▶ **Information**
=== Section Start ===

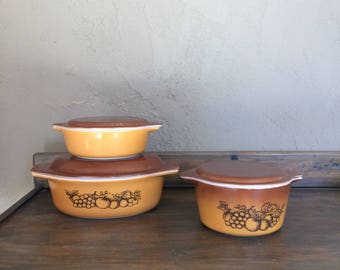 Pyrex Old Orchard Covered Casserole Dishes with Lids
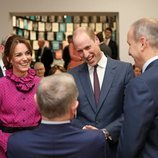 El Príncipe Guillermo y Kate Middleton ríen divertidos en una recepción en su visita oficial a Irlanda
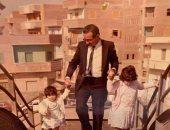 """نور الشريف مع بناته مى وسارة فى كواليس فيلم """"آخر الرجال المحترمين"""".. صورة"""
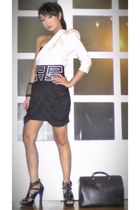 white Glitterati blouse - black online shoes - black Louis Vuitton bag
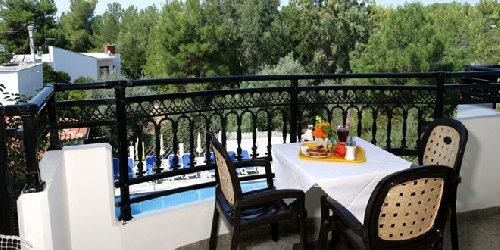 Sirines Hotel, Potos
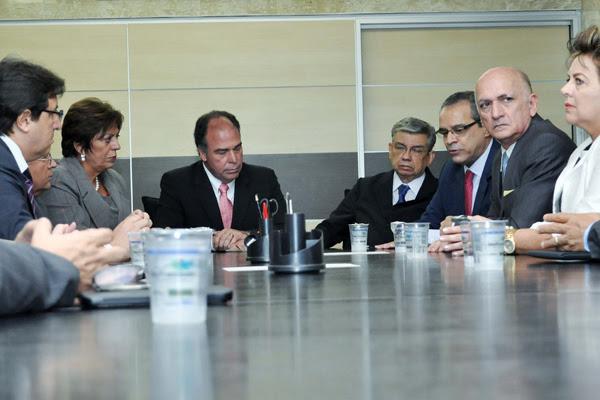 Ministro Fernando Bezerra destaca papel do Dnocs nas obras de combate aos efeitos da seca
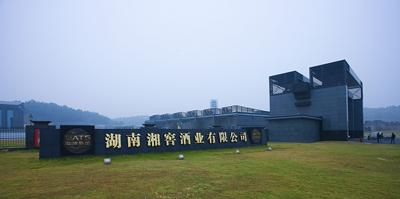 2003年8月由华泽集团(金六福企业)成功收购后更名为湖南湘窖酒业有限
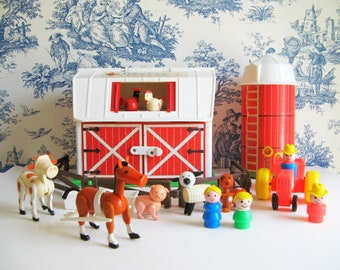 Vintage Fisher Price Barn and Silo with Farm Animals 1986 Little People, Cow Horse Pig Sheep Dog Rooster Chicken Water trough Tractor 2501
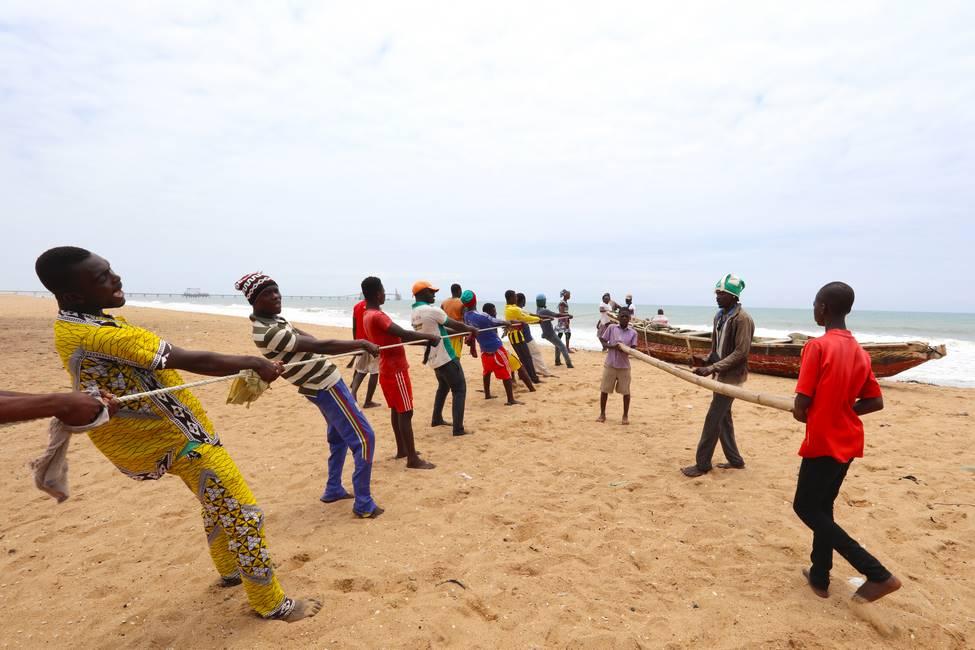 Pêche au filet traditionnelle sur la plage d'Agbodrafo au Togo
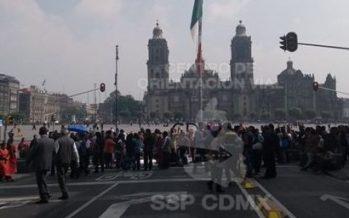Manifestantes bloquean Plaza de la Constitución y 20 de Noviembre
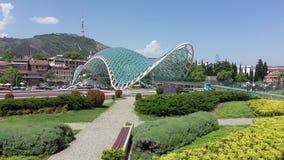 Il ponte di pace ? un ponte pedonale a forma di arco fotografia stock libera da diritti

=== Section End ===

▶ **What the exercise asks**
Your task is to copy only the lines above starting at the one containing "الشريف مع بناته" and ending at the one containing "2003年8月由华泽集团(金六福企业)成功收购后更名为湖南湘窖酒业有限". Copy them exactly, both ends included, and omit the pictures.

▶ **The completed task**
 """نور الشريف مع بناته مى وسارة فى كواليس فيلم """"آخر الرجال المحترمين"""".. صورة"""
 white Glitterati blouse - black online shoes - black Louis Vuitton bag
 Sirines Hotel, Potos
 Ministro Fernando Bezerra destaca papel do Dnocs nas obras de combate aos efeitos da seca
 2003年8月由华泽集团(金六福企业)成功收购后更名为湖南湘窖酒业有限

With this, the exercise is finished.